▸ **Textvorlage**
I. Teil- Sachlicher Anwendungsbereich

§ 4

Die Honoraransätze setzen Leistungen eines Rechtsanwalts voraus. Bei der Beurteilung der Angemessenheit des Honorars ist zu berücksichtigen, ob diese Leistungen nach Art oder Umfang den Durchschnitt erheblich übersteigen oder unterschreiten.

[…]

III.

Straf‑ und Disziplinarsachen

§ 9

(1) In offiziosen Strafsachen wegen gerichtlich strafbarer Handlungen sind als Honoraransätze angemessen:

[…]

4. In geschworenengerichtlichen Verfahren:

a) Hauptverhandlungen 1. Instanz

für die erste halbe Stunde 488  EUR für jede weitere halbe Stunde 244  EUR

b) Für die Ausführung der Berufung und die Gegenausführungen dazu 732  EUR

c) Berufungsverhandlungen

für die erste halbe Stunde 732  EUR für jede weitere halbe Stunde 366  EUR

d) für die Ausführung der Nichtigkeitsbeschwerde und die Gegenausführungen 976  EUR

e) Gerichtstage über Nichtigkeitsbeschwerden für die erste halbe Stunde 9 76 EUR für jede weitere halbe Stunde 488  EUR

[…]

(2) Wird in den Fällen des Abs 1 Z 3 oder Z 4 zugleich mit der Nichtigkeitsbeschwerde auch Berufung erhoben, ist ein Zuschlag in Höhe von 20 % zu den Honoraransätzen gemäß Abs 1 Z 3 lit d und lit e bzw Abs 1 Z 4 lit d und lit e angemessen

[…]

§ 10

(1) Für Leistungen des Rechtsanwalts in offiziosen Strafsachen wegen gerichtlich strafbarer Handlungen, die nicht in § 9 erwähnt sind, sind die Honoraransätze der TP 1 bis 3 und TP 5 bis 9 RATG unter Zugrundelegung folgender Bemessungsgrundlagen angemessen:

[…]

in Fällen gemäß § 9 Abs 1 Z 4 26.200,-

[…]

§ 13

(1) Die Kriterien der §§ 8 Abs 1 sowie 9 bis 12 sind sinngemäß anzuwenden auf Leistungen des Rechtsanwalts in

[…]

d) Verwaltungsstrafverfahren wegen Übertretungen, die mit Geldstrafe über 4.360 EUR bedroht sind sowie alle Verwaltungsstrafverfahren wegen Übertretungen, die neben einer Geldstrafe auch mit Haft bedroht sind, gemäß § 9 Abs 1 Z 4

[…]“

[4] Der Klägererhielt am 20. 6. 2016 von einer Bezirkshauptmannschaft die Aufforderung gemäß § 103 Abs 2 KFG, binnen 14 Tagen nach Zustellung dieses Schreibens als Zulassungsbesitzer eines Kraftfahrzeugs dessen Lenker bekanntzugeben. Diese Lenkererhebung wurde laut Rückschein per Post an den Kläger zugestellt und durch einen Arbeitnehmer übernommen.

▸ **Materialauszug**
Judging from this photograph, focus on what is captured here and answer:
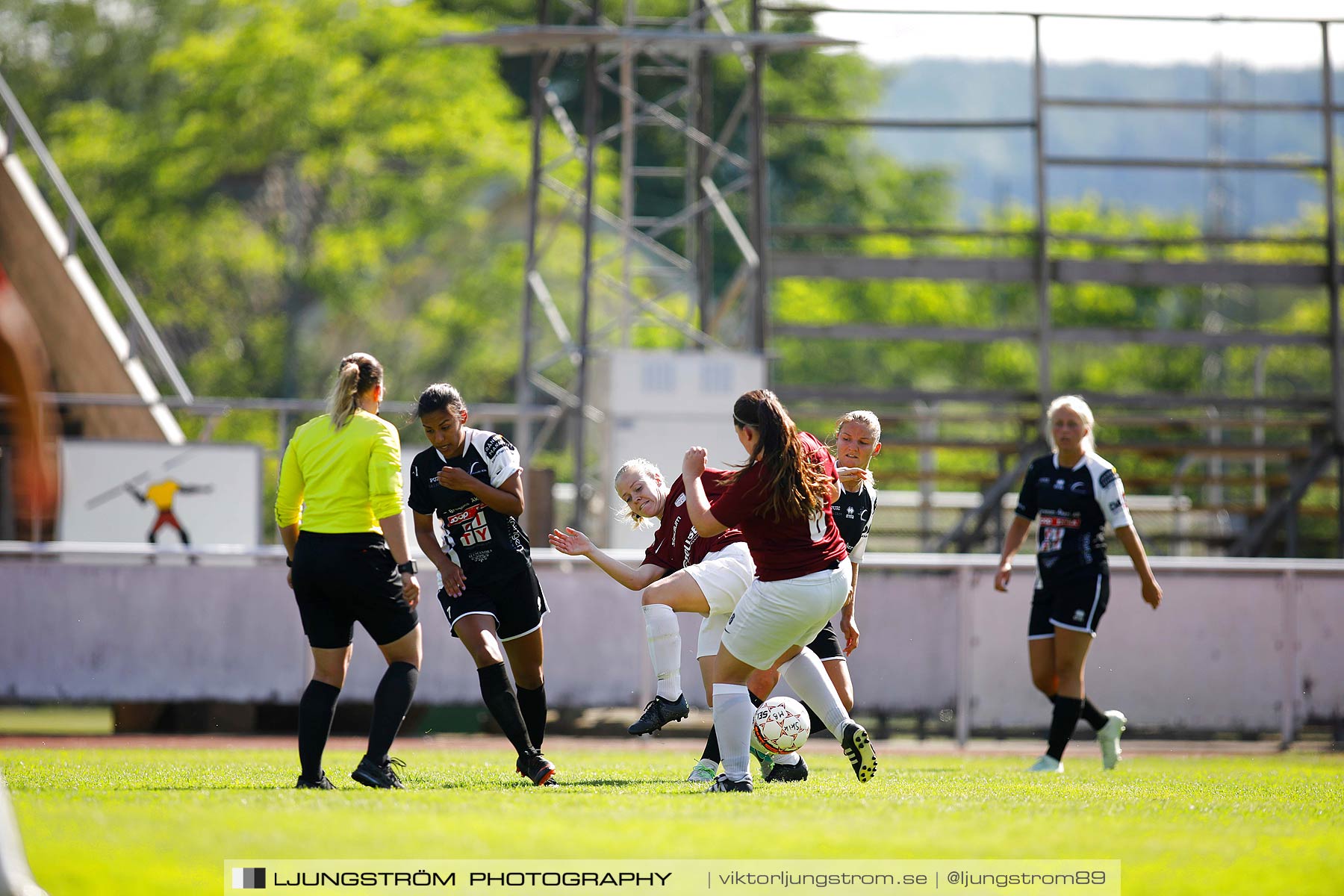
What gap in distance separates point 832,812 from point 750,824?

▸ **Aufgabe**
Entscheiden Sie für jede der Aussagen (a), (b) und (c), ob sie mit dem Text über Anwaltshonorare übereinstimmt. Antworten Sie jeweils mit Ja oder Nein und führen Sie die ausschlaggebenden Worte des Textes als genaues Zitat an.
(a) In geschworenengerichtlichen Verfahren gilt für Hauptverhandlungen 1. Instanz für die erste halbe Stunde ein Honoraransatz von 488 EUR.
(b) In geschworenengerichtlichen Verfahren sind für die Ausführung der Berufung und die Gegenausführungen dazu 976 EUR angemessen.
(c) Wird in den Fällen des Abs 1 Z 3 oder Z 4 zugleich mit der Nichtigkeitsbeschwerde auch Berufung erhoben, ist ein Zuschlag von 20 % angemessen.

▸ **Antwort**
(a) Ja: „für die erste halbe Stunde 488“
(b) Nein: „Für die Ausführung der Berufung und die Gegenausführungen dazu 732“
(c) Ja: „ist ein Zuschlag in Höhe von 20 % zu den Honoraransätzen“